• _Given passage_
'''

Wednesday, 29 January 2014

Bacon Bomb Meatloaf

My girlfriend's usually pretty pumped about the food I make. Let's face it, when eating's concerned she's got a pretty sweet deal and she knows it - and she's more than appreciative. There are, however, some things that I'll make that she wants nothing to do with. Like this guy for instance. In fact, Charlie wanted so badly to get away from this audacious meaty-beast-of-a-feast that she actually left the house. Couldn't handle the awesomness I guess. Oh well, her loss was absolutely my gain because I sure as hell enjoyed this one. Check out - the bacon bomb.
So there's this place in Chicago called Paddy Long's, and they've got this thing on the menu called The Bacon Bomb. I heard about this and I knew immediately that I had to give it try. Meat stuffed with more meat? Always.
You start off with 12 slices of smoked streaky bacon (TWELVE SLICES OF BACON YO!).
Making the lattice like this is actually really simple, but I've tried typing it out here several times and each time I've just confused myself. Here's an excellent video that shows how it's done. (By the way can we all please just take a moment to appreciate 2014? I just typed 'how to make a bacon lattice into Google and that was the first result. God bless the Internet.)
You're basically making a meatloaf here, so however you want to flavour and bulk it out is up to you. I went with about 250g pork mince and 250g beef mince, then hit it with a sliced green chilli, one diced onion, a clove of garlic, an egg, salt, pepper and garlic powder. Mix it all up.
Scatter some smoked paprika over your lattice, then press your meaty mixture on top. You want a nice layer, but leave yourself a good 1/2 inch or so around the edges for foldin' n stuff.
A nice squirt of BBQ sauce will add some smokiness whilst keeping the centre of the meatloaf nice and moist. Maybe. Maybe not actually. Maybe I just think this thing needs BBQ sauce.
This is where the parchment paper comes in handy! Roll the lattice towards you, tucking as you go. Fold in the ends and tuck underneath, like a nice little meat package. A gift, if you will. The tastiest and most beautiful present that you might ever be lucky enough to receive. As a final flourish of the indulgent, a handful of brown sugar sprinkled on top will add a sweet, golden crunch.

'''

• _Challenge 1_
List every line in the records that contains the string "pixel".

• _Record excerpts_

'''

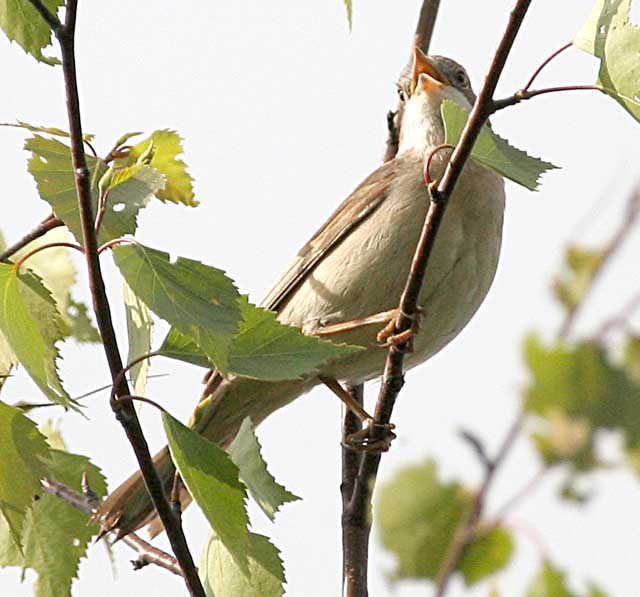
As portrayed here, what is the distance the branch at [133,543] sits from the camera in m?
3.29

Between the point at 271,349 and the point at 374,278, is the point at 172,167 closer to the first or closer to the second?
the point at 271,349

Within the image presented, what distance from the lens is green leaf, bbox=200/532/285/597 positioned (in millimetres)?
2605

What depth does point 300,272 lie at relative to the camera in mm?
4543

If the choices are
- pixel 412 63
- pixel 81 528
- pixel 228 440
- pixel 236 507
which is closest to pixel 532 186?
pixel 236 507

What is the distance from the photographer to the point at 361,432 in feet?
13.3

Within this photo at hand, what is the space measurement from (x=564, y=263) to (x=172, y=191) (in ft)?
5.35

'''

• _Challenge 2_
According to the bacon bomb meatloaf post, how many slices of bacon does the recipe start with?

• _Problem solution 1_
- pixel 412 63
- pixel 81 528
- pixel 228 440
- pixel 236 507
which is closest to pixel 532 186?
pixel 236 507

• _Problem solution 2_
Twelve slices of smoked streaky bacon.